菅首相の失政の責任は重大だ。 | 皇国ノ興廃此一戦二在リ各員一層奮励努力セヨ 







【主張】大震災1カ月 国家再興へ総力結集せよ。



地震、津波、原発というトリプルパンチに見舞われたこの1カ月を総括すると、日本人が災害の克服に底力を発揮する一方、菅直人内閣の失政が際立っている。

 死者、行方不明合わせて2万7千人超という数字は、今も増え続けている。

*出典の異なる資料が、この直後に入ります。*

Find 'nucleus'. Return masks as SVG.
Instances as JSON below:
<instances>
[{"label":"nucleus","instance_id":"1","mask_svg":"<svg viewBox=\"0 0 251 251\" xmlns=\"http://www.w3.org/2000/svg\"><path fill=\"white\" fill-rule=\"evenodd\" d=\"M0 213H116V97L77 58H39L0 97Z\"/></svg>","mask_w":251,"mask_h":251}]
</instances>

だが、日本人はさらに犠牲者の多かった大正12(1923)年の関東大震災や昭和20(1945)年の東京大空襲の後も、絶望的な焦土の中から蘇(よみがえ)った。

 今回も東北などに住む人たちは柔軟な適応力で日常の生活を築き上げつつある。衣食足りずとも礼節があったからに違いない。

 ≪官僚機構を活用できず≫

 そうした強靱(きょうじん)な民力に加えて、警察、消防、さらに自衛隊が大挙して支援した。自衛隊の足りない輸送力は米軍が補ってくれた。日米同盟がみごとに機能したのである。日本の底力に諸外国が感嘆したゆえんである。

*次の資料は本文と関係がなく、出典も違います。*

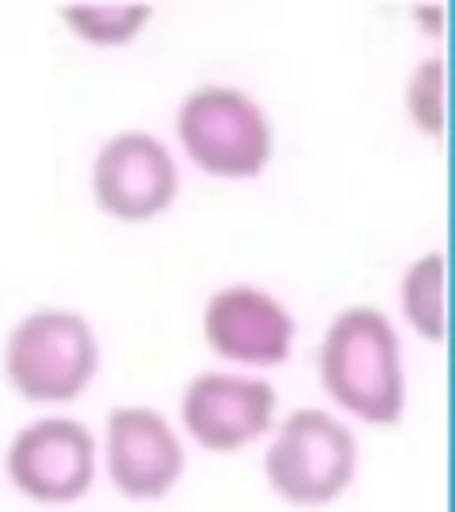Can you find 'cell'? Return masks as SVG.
Here are the masks:
<instances>
[{"label":"cell","mask_w":455,"mask_h":512,"mask_svg":"<svg viewBox=\"0 0 455 512\" xmlns=\"http://www.w3.org/2000/svg\"><path fill=\"white\" fill-rule=\"evenodd\" d=\"M317 374L328 399L352 420L388 431L406 413V356L395 320L370 303H352L320 335Z\"/></svg>","instance_id":"obj_1"},{"label":"cell","mask_w":455,"mask_h":512,"mask_svg":"<svg viewBox=\"0 0 455 512\" xmlns=\"http://www.w3.org/2000/svg\"><path fill=\"white\" fill-rule=\"evenodd\" d=\"M104 367V345L93 320L75 306L43 303L4 331L0 374L18 399L61 409L82 399Z\"/></svg>","instance_id":"obj_2"},{"label":"cell","mask_w":455,"mask_h":512,"mask_svg":"<svg viewBox=\"0 0 455 512\" xmlns=\"http://www.w3.org/2000/svg\"><path fill=\"white\" fill-rule=\"evenodd\" d=\"M175 139L192 168L221 182L260 178L274 157V125L264 104L232 82H203L182 96Z\"/></svg>","instance_id":"obj_3"},{"label":"cell","mask_w":455,"mask_h":512,"mask_svg":"<svg viewBox=\"0 0 455 512\" xmlns=\"http://www.w3.org/2000/svg\"><path fill=\"white\" fill-rule=\"evenodd\" d=\"M360 470V441L342 416L303 406L274 424L264 452V480L296 509L331 505L352 488Z\"/></svg>","instance_id":"obj_4"},{"label":"cell","mask_w":455,"mask_h":512,"mask_svg":"<svg viewBox=\"0 0 455 512\" xmlns=\"http://www.w3.org/2000/svg\"><path fill=\"white\" fill-rule=\"evenodd\" d=\"M11 488L40 505H75L100 473V438L72 413H40L15 427L4 445Z\"/></svg>","instance_id":"obj_5"},{"label":"cell","mask_w":455,"mask_h":512,"mask_svg":"<svg viewBox=\"0 0 455 512\" xmlns=\"http://www.w3.org/2000/svg\"><path fill=\"white\" fill-rule=\"evenodd\" d=\"M182 189L178 157L150 128H118L93 150L89 196L114 221L139 224L168 214Z\"/></svg>","instance_id":"obj_6"},{"label":"cell","mask_w":455,"mask_h":512,"mask_svg":"<svg viewBox=\"0 0 455 512\" xmlns=\"http://www.w3.org/2000/svg\"><path fill=\"white\" fill-rule=\"evenodd\" d=\"M278 392L260 374L200 370L178 395V424L203 452L232 456L274 431Z\"/></svg>","instance_id":"obj_7"},{"label":"cell","mask_w":455,"mask_h":512,"mask_svg":"<svg viewBox=\"0 0 455 512\" xmlns=\"http://www.w3.org/2000/svg\"><path fill=\"white\" fill-rule=\"evenodd\" d=\"M100 470L128 502H160L185 473V441L168 416L153 406L125 402L104 420Z\"/></svg>","instance_id":"obj_8"},{"label":"cell","mask_w":455,"mask_h":512,"mask_svg":"<svg viewBox=\"0 0 455 512\" xmlns=\"http://www.w3.org/2000/svg\"><path fill=\"white\" fill-rule=\"evenodd\" d=\"M203 342L224 363L246 370H271L292 360L296 317L274 292L253 281H232L203 303Z\"/></svg>","instance_id":"obj_9"},{"label":"cell","mask_w":455,"mask_h":512,"mask_svg":"<svg viewBox=\"0 0 455 512\" xmlns=\"http://www.w3.org/2000/svg\"><path fill=\"white\" fill-rule=\"evenodd\" d=\"M448 260L441 249L413 256L406 271L399 274V313L413 328L416 338L431 345H441L448 338Z\"/></svg>","instance_id":"obj_10"},{"label":"cell","mask_w":455,"mask_h":512,"mask_svg":"<svg viewBox=\"0 0 455 512\" xmlns=\"http://www.w3.org/2000/svg\"><path fill=\"white\" fill-rule=\"evenodd\" d=\"M57 18L75 40L89 47H128L153 22V4L139 0H89V4H61Z\"/></svg>","instance_id":"obj_11"},{"label":"cell","mask_w":455,"mask_h":512,"mask_svg":"<svg viewBox=\"0 0 455 512\" xmlns=\"http://www.w3.org/2000/svg\"><path fill=\"white\" fill-rule=\"evenodd\" d=\"M406 114L416 125V132L427 139H445L448 128V64L445 57H424L406 79Z\"/></svg>","instance_id":"obj_12"}]
</instances>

 東京電力福島第1原子力発電所の事故は、収拾のめどがなお立っていない。だが、大震災から1カ月がたつこれからも、国家と国民の総力を結集して再興へのグランドデザインを描き、それを国家プロジェクトとして決定し、実行していかなければならない。

 このとき、最大の障害になるのが菅首相であると指摘せざるを得ないのは、日本の不幸である。

 「やるべきことをやっていない。今の状態で国政を担当するのは許されない」

 与党出身の西岡武夫参院議長は7日の記者会見で、異例ともいえる首相の進退に言及した。

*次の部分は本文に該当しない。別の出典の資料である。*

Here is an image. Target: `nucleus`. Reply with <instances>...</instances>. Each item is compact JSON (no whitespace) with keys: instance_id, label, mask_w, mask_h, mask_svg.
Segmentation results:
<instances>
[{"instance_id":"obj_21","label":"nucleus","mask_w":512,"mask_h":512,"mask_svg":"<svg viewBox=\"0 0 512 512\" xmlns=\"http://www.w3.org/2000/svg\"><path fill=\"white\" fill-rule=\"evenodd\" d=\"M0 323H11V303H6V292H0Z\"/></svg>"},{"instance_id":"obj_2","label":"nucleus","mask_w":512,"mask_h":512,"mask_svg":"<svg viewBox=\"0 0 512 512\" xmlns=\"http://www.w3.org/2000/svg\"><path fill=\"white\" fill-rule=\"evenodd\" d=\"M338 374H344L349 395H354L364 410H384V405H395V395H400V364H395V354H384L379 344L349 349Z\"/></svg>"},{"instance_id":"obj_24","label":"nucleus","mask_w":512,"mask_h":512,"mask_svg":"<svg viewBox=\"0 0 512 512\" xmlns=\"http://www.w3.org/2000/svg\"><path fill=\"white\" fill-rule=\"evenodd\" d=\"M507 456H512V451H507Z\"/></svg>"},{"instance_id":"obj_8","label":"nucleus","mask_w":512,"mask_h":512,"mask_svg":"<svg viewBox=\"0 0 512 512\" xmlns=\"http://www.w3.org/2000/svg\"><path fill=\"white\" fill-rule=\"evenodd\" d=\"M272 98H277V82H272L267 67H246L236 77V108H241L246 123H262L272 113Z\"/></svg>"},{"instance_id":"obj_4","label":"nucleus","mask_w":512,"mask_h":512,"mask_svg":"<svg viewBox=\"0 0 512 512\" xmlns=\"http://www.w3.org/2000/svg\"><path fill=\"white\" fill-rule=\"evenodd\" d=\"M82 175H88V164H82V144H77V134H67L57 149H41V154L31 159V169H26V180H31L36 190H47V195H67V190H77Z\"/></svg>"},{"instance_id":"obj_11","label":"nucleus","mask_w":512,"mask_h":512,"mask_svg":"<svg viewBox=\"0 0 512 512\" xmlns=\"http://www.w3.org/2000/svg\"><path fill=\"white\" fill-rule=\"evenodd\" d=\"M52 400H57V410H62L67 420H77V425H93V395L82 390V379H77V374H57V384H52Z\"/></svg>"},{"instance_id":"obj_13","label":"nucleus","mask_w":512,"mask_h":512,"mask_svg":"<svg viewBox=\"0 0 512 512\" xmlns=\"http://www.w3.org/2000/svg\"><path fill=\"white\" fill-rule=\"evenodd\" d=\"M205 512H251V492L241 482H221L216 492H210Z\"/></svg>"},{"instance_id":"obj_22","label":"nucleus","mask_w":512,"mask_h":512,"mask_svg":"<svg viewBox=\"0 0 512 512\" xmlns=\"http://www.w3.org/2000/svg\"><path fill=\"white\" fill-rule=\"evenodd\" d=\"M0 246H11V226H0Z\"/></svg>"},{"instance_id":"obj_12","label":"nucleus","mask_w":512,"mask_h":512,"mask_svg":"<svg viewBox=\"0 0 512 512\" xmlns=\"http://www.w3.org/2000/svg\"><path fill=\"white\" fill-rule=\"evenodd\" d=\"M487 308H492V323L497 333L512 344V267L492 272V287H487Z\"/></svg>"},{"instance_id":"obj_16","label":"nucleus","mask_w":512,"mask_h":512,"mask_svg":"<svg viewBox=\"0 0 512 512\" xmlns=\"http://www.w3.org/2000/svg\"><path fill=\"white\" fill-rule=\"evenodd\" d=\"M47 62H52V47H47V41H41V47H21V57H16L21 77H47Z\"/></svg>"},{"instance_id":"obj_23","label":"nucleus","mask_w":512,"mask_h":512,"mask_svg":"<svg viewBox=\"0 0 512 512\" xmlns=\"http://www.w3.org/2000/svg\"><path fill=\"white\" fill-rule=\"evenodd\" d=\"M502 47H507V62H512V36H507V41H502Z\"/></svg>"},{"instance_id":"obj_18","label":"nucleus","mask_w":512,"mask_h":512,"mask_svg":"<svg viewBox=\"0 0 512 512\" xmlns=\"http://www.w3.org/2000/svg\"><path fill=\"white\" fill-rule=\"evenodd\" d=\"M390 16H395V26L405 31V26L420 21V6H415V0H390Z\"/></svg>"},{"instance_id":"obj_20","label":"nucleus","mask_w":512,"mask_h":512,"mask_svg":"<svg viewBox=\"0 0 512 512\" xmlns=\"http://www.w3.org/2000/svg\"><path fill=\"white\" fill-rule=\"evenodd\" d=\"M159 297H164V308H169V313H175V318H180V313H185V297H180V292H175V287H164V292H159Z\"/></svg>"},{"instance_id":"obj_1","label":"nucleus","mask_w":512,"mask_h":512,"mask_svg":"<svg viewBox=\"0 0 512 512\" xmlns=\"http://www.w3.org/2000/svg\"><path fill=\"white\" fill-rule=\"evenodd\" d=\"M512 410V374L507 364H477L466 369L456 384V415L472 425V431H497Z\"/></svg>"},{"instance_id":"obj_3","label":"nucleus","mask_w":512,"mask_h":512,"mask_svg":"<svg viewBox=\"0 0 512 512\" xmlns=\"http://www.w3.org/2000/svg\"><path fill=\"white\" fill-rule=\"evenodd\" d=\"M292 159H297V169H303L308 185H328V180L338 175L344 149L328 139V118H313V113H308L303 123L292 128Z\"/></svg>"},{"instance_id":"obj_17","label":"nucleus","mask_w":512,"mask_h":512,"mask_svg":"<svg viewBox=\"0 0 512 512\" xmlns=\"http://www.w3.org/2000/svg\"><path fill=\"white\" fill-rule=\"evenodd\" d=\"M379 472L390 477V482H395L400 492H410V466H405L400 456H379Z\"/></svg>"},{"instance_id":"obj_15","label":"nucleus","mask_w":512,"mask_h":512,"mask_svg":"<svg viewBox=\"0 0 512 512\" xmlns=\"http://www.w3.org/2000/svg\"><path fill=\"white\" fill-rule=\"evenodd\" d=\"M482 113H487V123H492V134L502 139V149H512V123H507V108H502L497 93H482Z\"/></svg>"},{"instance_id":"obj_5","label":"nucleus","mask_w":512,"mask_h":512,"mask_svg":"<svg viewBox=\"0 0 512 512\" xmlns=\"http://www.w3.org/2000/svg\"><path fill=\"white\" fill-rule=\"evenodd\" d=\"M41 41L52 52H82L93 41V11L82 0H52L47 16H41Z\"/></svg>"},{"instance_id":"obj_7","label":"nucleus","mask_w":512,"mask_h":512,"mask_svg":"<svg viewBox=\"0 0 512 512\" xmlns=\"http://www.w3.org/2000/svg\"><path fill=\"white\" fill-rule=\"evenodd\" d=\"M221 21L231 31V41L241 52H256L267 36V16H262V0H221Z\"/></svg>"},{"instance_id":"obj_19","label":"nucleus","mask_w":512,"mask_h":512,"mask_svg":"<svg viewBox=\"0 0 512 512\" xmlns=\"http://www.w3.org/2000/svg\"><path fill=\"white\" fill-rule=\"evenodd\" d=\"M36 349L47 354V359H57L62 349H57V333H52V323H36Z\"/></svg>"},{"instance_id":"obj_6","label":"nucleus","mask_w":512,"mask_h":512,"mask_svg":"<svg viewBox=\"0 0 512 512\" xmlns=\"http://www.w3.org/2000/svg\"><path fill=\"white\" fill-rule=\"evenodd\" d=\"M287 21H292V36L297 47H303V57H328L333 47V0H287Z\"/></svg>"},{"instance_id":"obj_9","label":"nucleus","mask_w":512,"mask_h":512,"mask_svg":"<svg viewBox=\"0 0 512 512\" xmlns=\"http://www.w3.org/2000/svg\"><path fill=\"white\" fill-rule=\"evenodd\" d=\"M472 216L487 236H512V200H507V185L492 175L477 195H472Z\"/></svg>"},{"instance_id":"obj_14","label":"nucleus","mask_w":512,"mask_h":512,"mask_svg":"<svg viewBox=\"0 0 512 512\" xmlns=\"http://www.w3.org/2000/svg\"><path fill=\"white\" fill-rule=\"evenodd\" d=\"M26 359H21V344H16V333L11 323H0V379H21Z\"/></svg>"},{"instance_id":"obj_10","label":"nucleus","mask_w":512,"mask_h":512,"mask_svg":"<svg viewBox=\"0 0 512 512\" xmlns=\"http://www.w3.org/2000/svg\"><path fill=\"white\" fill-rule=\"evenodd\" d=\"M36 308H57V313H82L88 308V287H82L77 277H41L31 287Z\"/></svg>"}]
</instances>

 この1カ月間の首相の問題行動は、震災翌日に福島第1原発を視察して「事故対応の初動に遅れが生じた」と野党から批判されたことなど、枚挙にいとまがない。

 最大の問題は、いまだにオールジャパンの態勢を組めないことである。官僚組織を束ね、その能力をフル活用せねばならない最高指導者であるにもかかわらず、官僚機構への不信感が先立つためか、使いこなしていない。首相の勉強会といった「政治主導」組織が増殖し、肥大化していては、政府機能は不全化しかねない。

 関東大震災では発生から18日後、首相を総裁とする帝都復興審議会が設けられた。後藤新平内相ら閣僚、財界人に加えて、野党のトップなども参加している。

 震災後1カ月もたたぬうちに後藤を総裁に設立された帝都復興院は、東京の復旧にとどまらず、大規模な区画整理や拡幅の大きい道路建設など災害に強い近代都市づくりを打ち出した。超党派による国難克服が、何よりも優先されねばならないのは今も同じだ。

 だが、菅首相は政権公約(マニフェスト)の抜本見直しに触れることなく、閣僚増員でもって自民党に連立を呼びかけ、断られた。相手に責任を転嫁して政権延命を図ろうとしていることが見抜かれてしまったのだろう。

 ≪底力支える皇室の存在≫

 平成7年の阪神・淡路大震災時には、復旧・復興の関連法16本のうち3本が1カ月以内に、8本が約40日で成立したのに比べ、今回はいまだにゼロだ。菅首相の責任はきわめて重大である。

 大震災の復旧・復興対策に向けて第1次補正予算が検討されているが、4兆円規模といわれる財源案の内訳をみると、子ども手当増額や高速道路の社会実験の中止などマニフェストのばらまき政策から振り向ける分は、5千億円余りにとどまっている。

 その一方で、政府開発援助(ODA)を当初予算の約5700億円から2割削減し、1千億円程度を財源に回そうとしている。

 大震災で幅広い支援を寄せた国際社会に、日本が今後どう応えていくかは大きな課題だ。マニフェストの抜本見直しを放置してODA予算を削減するのは、緊急事態の優先順位を判断できないことを象徴している。

 国民の底力を支えているのは天皇、皇后両陛下だ。東京都内の避難所に続いて、埼玉県加須市の旧騎西高校を訪れ、被災者を励まされた。事態が落ち着けば被災した現地にも入られる見通しだ。

 天皇陛下はビデオを通じても、被災者を案じ、国民に苦難を分かち合うことを直接、呼びかけられた。皇太子ご夫妻や秋篠宮ご夫妻も避難所を訪問された。

 菅政権の指導力が問題視されるなかで、両陛下と皇族方の励ましが国民に勇気を与え、復興への心のよりどころになっている。